Oscar Wilde – damned by the Pope.
And it is worth noting that it is far from certain that the cardinals will elect a new pontiff with more 'liberal' credentials. Ratzinger is not the first 'traditionalist' to occupy the role of pope, and he is highly unlikely to be the last. In other words, his reactionary attitudes are far from unique.

I hope that Ratzinger has a peaceful retirement. There would be something rather pointless and sad about wishing him, as an individual, ill. But he is most certainly NOT some sort of saint. And the organisation that he has spent a lifetime promoting and defending is, frankly, immoral and corrupt and well past its sell-by date.

Now, since I have mentioned LGBT History Month, let's be a little more positive. Here are a few of my own household gods – who just happen to be or have been part of the community of which I myself am also a member. They're not my only "household gods", and they are not "household gods" because of their sexuality, although it is not hindered by the sense of connection that flows from that.

And perhaps, in that, I have just countered my own arguments against identity politics.

Remember: every one of these extraordinary people would be damned by the man who is just about to retire, and by his organisation. And yet he and it would almost certainly applaud Tony Blair.

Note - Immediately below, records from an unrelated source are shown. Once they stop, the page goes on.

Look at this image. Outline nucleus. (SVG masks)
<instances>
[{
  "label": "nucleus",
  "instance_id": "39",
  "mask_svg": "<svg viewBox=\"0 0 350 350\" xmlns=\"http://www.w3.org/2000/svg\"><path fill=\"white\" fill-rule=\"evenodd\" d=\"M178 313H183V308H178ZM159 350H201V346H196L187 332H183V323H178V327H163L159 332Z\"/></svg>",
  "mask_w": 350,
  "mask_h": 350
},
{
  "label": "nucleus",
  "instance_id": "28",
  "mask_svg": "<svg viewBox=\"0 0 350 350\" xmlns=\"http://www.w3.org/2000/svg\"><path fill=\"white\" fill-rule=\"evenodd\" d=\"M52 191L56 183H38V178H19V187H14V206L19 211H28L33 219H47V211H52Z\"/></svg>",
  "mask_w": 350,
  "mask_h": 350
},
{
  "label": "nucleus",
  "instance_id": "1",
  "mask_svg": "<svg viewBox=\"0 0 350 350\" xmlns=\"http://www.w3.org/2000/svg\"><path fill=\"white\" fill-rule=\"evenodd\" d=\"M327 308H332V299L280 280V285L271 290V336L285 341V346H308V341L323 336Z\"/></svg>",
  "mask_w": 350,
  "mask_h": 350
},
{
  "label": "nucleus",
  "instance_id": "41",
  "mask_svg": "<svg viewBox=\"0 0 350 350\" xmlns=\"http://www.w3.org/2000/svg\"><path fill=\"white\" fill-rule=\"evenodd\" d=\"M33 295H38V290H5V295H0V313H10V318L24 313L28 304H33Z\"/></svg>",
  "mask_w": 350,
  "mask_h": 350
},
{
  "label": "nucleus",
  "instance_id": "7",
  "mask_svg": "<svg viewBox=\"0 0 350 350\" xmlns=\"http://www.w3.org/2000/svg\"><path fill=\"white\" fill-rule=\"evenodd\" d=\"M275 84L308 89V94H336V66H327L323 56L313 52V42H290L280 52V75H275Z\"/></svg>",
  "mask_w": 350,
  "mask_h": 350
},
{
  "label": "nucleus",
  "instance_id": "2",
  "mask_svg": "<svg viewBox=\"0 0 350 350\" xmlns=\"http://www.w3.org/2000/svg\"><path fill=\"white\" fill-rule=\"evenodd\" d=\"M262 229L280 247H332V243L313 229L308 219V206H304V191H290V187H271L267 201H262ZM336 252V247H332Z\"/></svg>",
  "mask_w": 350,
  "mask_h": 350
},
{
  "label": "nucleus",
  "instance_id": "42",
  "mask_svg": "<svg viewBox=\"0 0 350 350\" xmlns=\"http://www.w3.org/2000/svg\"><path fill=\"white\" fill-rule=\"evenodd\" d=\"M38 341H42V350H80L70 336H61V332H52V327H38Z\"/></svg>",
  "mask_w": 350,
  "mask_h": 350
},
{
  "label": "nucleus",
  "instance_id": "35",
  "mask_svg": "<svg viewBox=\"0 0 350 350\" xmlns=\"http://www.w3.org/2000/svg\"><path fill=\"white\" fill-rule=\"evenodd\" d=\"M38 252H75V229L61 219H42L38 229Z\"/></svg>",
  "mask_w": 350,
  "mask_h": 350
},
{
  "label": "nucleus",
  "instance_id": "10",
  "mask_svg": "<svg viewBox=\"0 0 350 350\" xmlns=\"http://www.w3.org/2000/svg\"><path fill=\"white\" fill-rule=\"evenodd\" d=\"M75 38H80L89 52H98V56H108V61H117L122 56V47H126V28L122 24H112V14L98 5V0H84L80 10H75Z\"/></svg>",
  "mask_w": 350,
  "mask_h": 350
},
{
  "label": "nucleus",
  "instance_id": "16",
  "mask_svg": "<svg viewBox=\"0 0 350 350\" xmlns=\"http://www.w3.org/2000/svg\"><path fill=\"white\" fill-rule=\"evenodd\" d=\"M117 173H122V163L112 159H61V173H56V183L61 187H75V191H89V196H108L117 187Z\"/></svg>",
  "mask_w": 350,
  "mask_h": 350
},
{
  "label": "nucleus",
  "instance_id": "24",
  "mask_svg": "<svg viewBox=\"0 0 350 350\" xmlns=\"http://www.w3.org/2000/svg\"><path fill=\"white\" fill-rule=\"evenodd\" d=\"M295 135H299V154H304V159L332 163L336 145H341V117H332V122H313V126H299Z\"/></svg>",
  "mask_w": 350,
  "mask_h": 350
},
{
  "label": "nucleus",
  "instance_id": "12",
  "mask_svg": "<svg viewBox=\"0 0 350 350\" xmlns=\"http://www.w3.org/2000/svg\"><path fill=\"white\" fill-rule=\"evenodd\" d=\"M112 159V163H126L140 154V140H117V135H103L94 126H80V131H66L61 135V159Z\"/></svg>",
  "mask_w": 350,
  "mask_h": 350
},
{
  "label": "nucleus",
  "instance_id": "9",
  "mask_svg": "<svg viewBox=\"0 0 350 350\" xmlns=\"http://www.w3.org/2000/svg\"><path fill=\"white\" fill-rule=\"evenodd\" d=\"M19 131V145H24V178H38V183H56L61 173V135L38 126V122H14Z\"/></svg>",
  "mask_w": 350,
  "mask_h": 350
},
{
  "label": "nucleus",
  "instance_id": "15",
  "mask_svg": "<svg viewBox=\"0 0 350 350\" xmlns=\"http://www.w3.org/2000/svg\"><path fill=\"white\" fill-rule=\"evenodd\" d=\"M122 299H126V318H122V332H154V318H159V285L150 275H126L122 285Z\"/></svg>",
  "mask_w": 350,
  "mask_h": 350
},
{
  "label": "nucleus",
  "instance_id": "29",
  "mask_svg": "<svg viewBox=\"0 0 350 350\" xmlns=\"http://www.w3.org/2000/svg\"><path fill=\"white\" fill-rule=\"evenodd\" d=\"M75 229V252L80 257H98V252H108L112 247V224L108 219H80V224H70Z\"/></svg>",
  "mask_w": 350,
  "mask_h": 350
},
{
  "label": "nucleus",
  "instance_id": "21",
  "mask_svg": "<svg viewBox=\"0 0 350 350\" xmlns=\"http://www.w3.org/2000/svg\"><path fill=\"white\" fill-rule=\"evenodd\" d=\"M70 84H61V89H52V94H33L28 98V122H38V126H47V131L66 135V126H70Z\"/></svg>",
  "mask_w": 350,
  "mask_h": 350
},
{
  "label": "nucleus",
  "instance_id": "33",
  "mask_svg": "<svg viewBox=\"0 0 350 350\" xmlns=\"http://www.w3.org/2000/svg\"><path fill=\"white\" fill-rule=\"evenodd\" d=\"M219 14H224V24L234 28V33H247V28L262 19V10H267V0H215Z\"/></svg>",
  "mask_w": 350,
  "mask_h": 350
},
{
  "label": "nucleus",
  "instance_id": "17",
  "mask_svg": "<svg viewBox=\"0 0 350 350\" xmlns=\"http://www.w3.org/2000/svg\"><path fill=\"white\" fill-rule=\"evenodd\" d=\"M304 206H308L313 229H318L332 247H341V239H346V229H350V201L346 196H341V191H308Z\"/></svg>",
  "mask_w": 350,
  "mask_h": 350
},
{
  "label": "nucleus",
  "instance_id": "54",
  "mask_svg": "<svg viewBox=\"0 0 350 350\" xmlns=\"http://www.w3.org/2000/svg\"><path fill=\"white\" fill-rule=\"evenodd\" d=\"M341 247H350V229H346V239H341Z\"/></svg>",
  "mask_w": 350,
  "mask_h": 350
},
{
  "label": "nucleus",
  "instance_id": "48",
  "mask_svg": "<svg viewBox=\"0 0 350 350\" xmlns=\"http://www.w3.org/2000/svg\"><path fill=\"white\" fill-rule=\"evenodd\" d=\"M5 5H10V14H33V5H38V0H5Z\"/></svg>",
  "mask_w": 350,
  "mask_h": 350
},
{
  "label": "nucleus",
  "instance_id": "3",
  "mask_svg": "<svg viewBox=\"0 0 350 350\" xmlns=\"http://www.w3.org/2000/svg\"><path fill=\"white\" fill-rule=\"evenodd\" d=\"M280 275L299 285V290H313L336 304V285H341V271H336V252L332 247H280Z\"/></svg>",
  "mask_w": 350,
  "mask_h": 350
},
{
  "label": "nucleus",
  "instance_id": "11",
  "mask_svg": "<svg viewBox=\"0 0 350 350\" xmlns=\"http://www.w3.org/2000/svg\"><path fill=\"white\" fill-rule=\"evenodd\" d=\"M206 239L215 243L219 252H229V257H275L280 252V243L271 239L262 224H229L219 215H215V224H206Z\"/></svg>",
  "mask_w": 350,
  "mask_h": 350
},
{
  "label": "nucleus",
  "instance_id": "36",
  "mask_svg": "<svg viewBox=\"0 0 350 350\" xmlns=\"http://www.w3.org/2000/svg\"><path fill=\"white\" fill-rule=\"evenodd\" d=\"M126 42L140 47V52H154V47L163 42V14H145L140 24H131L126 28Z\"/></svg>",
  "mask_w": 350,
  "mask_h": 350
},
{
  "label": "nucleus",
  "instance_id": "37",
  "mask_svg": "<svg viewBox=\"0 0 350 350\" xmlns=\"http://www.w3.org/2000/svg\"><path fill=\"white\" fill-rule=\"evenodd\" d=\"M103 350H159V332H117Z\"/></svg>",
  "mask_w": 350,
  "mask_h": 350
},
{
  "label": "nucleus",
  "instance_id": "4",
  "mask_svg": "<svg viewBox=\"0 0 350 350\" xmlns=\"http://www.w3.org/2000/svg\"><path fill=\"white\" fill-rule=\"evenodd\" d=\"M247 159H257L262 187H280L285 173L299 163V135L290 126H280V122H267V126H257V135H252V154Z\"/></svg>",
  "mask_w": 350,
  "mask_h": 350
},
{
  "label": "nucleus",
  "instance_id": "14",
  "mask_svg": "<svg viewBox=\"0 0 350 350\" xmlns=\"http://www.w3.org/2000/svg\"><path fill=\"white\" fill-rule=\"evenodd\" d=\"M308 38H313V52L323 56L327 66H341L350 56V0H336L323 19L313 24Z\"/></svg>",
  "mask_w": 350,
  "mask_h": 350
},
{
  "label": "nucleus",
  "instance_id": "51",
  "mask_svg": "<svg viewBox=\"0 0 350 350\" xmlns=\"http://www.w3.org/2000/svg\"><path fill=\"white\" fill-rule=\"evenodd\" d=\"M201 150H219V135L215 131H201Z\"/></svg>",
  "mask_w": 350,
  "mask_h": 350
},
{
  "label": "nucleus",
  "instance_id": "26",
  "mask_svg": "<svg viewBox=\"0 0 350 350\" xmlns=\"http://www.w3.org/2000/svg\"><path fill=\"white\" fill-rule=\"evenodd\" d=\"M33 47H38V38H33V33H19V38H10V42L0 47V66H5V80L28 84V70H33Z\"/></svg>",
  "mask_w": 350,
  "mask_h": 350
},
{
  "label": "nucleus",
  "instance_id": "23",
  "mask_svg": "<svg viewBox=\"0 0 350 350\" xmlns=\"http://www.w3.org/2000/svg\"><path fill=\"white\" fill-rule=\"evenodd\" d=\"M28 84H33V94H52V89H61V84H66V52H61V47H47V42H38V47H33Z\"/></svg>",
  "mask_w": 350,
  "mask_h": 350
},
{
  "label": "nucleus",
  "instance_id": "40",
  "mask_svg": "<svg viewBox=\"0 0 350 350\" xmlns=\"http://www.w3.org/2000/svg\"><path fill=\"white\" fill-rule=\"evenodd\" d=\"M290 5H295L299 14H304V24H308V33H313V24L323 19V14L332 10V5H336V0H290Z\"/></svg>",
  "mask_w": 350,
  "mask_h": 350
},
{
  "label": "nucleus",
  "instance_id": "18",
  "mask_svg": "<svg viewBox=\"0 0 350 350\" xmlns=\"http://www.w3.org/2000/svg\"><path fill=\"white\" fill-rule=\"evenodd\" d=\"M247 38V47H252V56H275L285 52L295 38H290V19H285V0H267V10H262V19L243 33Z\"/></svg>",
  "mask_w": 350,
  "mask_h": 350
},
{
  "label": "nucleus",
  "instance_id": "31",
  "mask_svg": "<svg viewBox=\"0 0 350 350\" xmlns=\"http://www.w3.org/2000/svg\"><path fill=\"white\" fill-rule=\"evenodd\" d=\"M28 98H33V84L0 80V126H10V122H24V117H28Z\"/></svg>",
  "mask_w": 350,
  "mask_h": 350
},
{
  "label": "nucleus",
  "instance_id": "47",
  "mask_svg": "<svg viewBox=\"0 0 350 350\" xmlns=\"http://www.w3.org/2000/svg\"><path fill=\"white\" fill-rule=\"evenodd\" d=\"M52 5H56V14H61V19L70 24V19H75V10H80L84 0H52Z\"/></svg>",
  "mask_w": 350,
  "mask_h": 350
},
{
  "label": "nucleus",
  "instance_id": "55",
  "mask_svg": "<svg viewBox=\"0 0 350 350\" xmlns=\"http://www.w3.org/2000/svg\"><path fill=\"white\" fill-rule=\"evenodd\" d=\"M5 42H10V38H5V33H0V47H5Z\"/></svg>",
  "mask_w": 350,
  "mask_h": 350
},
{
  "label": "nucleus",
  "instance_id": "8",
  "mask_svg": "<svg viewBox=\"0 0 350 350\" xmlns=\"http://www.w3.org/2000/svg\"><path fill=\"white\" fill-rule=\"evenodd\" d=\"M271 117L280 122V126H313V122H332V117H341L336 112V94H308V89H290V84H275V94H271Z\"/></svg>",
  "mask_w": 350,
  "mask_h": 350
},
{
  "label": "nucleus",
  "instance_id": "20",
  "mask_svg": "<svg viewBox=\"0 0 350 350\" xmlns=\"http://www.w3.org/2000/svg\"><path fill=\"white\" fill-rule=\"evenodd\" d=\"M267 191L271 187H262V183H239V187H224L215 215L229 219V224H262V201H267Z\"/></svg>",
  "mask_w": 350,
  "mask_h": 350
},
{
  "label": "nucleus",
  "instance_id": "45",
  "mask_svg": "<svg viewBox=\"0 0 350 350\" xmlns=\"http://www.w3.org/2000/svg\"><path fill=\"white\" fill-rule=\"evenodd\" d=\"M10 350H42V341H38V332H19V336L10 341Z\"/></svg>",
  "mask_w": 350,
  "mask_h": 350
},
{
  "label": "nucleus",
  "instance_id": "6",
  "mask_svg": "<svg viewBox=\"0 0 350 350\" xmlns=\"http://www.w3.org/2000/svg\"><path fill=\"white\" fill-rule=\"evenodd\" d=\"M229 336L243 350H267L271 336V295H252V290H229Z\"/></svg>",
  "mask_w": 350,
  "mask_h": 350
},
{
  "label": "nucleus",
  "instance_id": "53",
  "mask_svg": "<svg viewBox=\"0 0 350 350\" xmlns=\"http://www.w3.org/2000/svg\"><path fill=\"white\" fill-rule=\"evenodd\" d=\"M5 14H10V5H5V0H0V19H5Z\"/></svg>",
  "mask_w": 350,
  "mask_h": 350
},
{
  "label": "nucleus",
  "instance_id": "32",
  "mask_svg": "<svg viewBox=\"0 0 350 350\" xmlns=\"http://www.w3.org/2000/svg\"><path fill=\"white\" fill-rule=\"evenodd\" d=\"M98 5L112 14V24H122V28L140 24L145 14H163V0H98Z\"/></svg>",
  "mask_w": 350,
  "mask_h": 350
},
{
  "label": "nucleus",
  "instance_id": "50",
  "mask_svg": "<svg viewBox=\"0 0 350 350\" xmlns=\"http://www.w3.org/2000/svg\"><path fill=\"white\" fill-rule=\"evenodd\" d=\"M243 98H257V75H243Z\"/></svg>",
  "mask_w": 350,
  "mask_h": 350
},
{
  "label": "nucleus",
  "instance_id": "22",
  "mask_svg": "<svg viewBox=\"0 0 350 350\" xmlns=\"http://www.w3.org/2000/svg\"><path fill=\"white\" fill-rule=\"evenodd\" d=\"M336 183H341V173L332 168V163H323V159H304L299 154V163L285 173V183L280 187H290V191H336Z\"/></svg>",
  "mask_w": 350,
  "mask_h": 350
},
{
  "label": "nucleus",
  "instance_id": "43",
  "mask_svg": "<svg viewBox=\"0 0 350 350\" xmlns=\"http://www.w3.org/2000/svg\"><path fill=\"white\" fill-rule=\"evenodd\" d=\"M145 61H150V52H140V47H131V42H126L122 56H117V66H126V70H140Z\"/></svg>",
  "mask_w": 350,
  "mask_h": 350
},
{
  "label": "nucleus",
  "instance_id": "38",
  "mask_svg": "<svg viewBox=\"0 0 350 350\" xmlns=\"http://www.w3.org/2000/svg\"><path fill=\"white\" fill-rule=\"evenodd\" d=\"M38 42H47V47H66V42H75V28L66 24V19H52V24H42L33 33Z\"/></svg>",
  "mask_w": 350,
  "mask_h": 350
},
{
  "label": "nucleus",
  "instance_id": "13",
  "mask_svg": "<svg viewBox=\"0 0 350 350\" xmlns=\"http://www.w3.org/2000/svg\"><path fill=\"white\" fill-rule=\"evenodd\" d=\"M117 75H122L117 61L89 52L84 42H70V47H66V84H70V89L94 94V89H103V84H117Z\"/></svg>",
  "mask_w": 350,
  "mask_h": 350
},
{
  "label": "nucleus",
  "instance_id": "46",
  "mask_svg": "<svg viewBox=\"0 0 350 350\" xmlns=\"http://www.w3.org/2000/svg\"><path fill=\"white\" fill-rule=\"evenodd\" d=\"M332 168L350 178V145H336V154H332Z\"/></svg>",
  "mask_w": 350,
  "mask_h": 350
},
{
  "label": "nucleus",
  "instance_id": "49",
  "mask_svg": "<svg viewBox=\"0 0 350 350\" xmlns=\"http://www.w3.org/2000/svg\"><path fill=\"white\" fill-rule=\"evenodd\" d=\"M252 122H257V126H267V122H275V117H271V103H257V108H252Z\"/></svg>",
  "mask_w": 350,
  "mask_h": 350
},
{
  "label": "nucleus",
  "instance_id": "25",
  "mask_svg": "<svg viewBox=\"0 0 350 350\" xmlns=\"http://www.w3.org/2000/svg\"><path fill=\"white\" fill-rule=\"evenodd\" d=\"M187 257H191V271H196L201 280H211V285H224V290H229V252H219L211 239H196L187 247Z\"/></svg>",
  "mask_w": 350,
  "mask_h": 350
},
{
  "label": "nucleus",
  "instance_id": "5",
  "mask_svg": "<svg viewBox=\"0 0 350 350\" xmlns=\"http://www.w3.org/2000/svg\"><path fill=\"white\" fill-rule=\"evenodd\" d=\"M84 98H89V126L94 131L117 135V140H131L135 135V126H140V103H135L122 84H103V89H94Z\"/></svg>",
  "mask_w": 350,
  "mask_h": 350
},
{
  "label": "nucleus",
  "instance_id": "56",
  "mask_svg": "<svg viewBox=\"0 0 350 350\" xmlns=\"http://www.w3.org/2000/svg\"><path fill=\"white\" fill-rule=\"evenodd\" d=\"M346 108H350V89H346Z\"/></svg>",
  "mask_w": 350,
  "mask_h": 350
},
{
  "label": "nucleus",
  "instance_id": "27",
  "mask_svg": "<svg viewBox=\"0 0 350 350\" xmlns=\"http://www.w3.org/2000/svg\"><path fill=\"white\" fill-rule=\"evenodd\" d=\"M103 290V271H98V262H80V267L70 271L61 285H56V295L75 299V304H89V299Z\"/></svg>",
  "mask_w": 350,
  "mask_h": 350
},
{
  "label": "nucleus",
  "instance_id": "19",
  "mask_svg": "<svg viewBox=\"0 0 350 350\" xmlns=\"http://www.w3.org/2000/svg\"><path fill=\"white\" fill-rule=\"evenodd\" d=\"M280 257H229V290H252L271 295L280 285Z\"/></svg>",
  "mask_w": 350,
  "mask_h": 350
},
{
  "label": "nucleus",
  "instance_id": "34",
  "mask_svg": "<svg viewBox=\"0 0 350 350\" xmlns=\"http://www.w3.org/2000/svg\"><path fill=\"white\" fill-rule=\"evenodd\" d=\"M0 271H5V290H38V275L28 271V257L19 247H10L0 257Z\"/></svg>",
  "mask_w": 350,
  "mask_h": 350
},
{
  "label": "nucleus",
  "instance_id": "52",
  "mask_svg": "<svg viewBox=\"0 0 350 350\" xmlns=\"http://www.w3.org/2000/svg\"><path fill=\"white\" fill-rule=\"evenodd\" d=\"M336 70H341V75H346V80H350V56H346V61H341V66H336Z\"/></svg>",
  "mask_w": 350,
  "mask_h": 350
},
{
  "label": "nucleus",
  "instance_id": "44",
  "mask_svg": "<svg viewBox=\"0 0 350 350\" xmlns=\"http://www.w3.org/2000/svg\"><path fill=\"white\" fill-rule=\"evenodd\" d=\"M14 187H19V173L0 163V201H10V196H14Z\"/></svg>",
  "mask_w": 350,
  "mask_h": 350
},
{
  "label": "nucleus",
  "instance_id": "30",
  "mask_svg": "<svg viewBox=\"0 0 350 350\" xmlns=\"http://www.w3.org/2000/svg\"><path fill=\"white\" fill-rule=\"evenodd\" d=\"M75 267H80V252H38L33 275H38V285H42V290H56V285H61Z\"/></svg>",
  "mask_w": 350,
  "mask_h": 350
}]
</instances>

Alan Turning – damned by the Pope.
Alan Turing – massively instrumental in the defeat of fascism and in the development of modern computer science, but effectively driven to his death afterwards simply because he was gay.

Thomas Mann – one of the greatest authors ever; a principled and humane giant.

Virginia Woolf – wonderful, wonderful writer, and hugely innovative. If you haven't done so already, do read Mrs Dalloway.

Quentin Crisp – England’s real queen.

Oscar Wilde – greatest wit ever? And yet one of my favourite quotes of all time is more poignant than Wilde’s reputation would lead one to expect: “We are all in the gutter, but some of us are looking at the stars”.

Stephen Sondheim – what a god of the musical theatre. Forget Andrew Lloyd Whatever He's Called.

The Pope.
Clare Balding – breaks down barriers all over the place, not least by being a ‘posh bird’ introducing Rugby League for the BBC. In line for national treasure status – and it will be utterly deserved.

Alan Bennett – just a wonderful writer; such a great ability to understand human beings and the smallnesses of their lives.

Nigel Slater – quite simply the best food writer that this country has produced since Elizabeth David. Nobody else, currently writing, has anything close to his sense of food and time and place and memory.

Jodie Foster – a wonderful screen actor, and has managed an amazing career without getting caught into all the crass celeb gossip etc.

Gore Vidal – oh how we miss him; an intellectual giant and iconoclast.